Regardless, the owners don’t get to recover their investments before the creditors have been paid off. As a result, there is a very real chance the owners won’t be paid at all because there is no guarantee that the business’s assets can cover all of its outstanding obligations. After all, an asset’s book value is not necessarily an asset’s fair market price when one considers issues such as accumulated depreciation and the limited window of your time in which to get a good sale price, meaning that it is not uncommon for a business’s assets to fall short of their book price.

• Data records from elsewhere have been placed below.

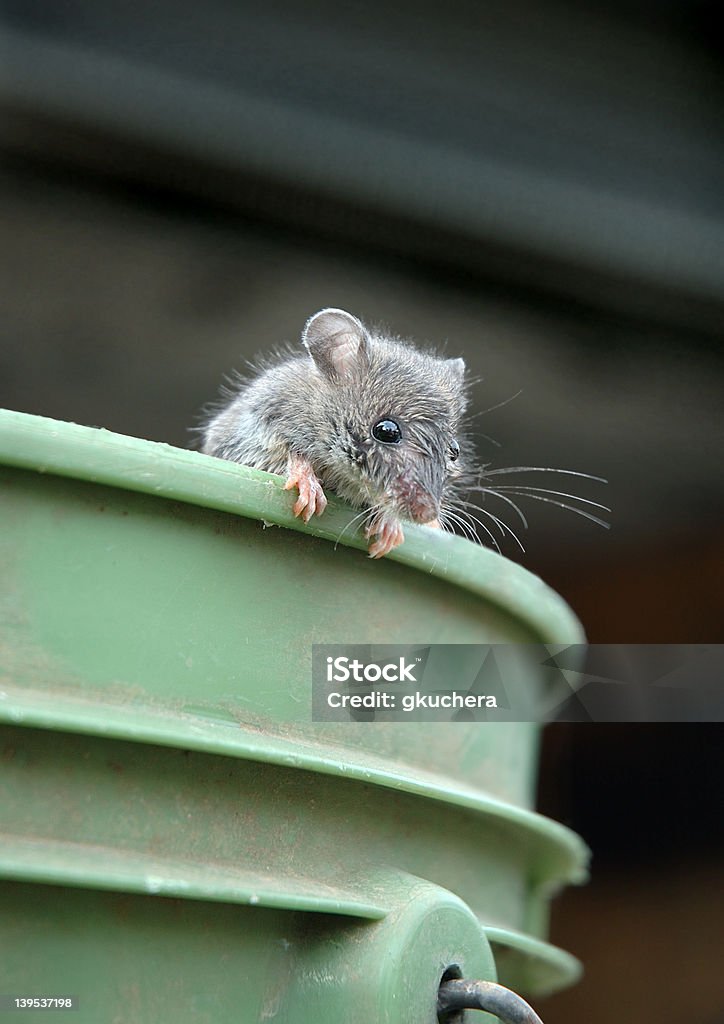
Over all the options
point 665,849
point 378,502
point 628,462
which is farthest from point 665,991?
point 378,502

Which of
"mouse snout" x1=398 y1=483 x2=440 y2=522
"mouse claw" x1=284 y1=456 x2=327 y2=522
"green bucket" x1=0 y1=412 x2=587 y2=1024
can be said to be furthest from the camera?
"mouse snout" x1=398 y1=483 x2=440 y2=522

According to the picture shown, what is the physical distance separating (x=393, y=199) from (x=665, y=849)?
107 inches

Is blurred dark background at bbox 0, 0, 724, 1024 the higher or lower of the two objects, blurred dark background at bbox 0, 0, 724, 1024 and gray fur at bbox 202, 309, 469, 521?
the higher

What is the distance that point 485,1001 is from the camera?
3.81ft

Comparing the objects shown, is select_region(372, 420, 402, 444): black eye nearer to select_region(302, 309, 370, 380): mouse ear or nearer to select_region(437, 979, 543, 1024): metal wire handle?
select_region(302, 309, 370, 380): mouse ear

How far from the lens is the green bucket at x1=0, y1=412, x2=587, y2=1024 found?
3.49 feet

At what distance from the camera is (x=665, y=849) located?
4371 millimetres

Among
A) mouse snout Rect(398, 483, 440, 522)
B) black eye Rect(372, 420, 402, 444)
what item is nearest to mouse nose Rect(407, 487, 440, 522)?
mouse snout Rect(398, 483, 440, 522)

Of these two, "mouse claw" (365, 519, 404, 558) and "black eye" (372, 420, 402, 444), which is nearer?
"mouse claw" (365, 519, 404, 558)

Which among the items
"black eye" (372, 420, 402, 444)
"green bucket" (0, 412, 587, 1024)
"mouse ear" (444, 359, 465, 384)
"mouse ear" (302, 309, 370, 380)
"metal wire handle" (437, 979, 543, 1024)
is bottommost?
"metal wire handle" (437, 979, 543, 1024)

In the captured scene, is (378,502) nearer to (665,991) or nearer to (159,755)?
(159,755)

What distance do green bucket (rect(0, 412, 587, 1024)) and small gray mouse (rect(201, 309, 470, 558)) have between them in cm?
60

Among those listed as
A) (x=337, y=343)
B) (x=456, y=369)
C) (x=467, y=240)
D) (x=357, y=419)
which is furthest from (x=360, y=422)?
(x=467, y=240)

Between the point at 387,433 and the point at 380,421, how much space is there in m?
0.03
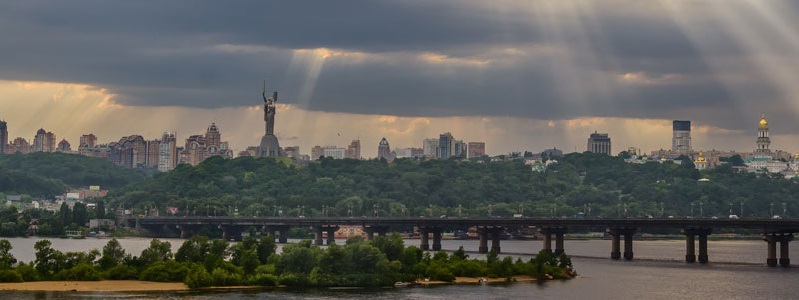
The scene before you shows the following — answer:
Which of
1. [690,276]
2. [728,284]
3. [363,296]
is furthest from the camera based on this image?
[690,276]

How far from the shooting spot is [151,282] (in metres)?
139

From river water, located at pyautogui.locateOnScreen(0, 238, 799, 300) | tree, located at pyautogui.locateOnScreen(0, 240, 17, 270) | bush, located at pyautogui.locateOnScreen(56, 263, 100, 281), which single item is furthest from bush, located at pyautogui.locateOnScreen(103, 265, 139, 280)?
river water, located at pyautogui.locateOnScreen(0, 238, 799, 300)

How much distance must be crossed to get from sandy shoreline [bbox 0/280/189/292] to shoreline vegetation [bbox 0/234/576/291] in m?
0.09

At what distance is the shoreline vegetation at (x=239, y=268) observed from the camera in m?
137

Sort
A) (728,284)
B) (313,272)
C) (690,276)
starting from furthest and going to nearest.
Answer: (690,276) → (728,284) → (313,272)

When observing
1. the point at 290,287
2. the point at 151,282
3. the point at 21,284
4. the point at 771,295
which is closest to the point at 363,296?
the point at 290,287

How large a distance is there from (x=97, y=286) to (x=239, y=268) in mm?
14424

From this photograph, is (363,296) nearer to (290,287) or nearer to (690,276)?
(290,287)

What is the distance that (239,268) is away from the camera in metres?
143

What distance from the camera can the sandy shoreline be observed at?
131750mm

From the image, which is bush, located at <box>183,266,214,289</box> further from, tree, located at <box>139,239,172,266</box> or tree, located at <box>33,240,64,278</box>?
tree, located at <box>33,240,64,278</box>

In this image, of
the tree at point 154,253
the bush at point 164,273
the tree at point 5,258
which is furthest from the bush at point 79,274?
the tree at point 154,253

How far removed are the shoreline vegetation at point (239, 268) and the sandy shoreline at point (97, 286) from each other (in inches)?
3.4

It’s a Riskier Kind of Debt
Summed up, subordinated debt is a riskier type of debt, which is something that both sides will want to take into consideration when making their choices. For instance, businesses tend to be reluctant to issue subordinated debt simply because they need to offer higher than normal interest rates for the purpose of attracting the attention of your customers. Meanwhile, lenders need to keep in mind that the nature of subordinated debt increases their chances of being unpaid should something go seriously wrong with the business’s revenue-earning operations. With that said, so long as everyone understands exactly what they are engaging in as well as what they can expect, they should be able to make use of subordinate debt while keeping the potential issues down to the absolute minimum.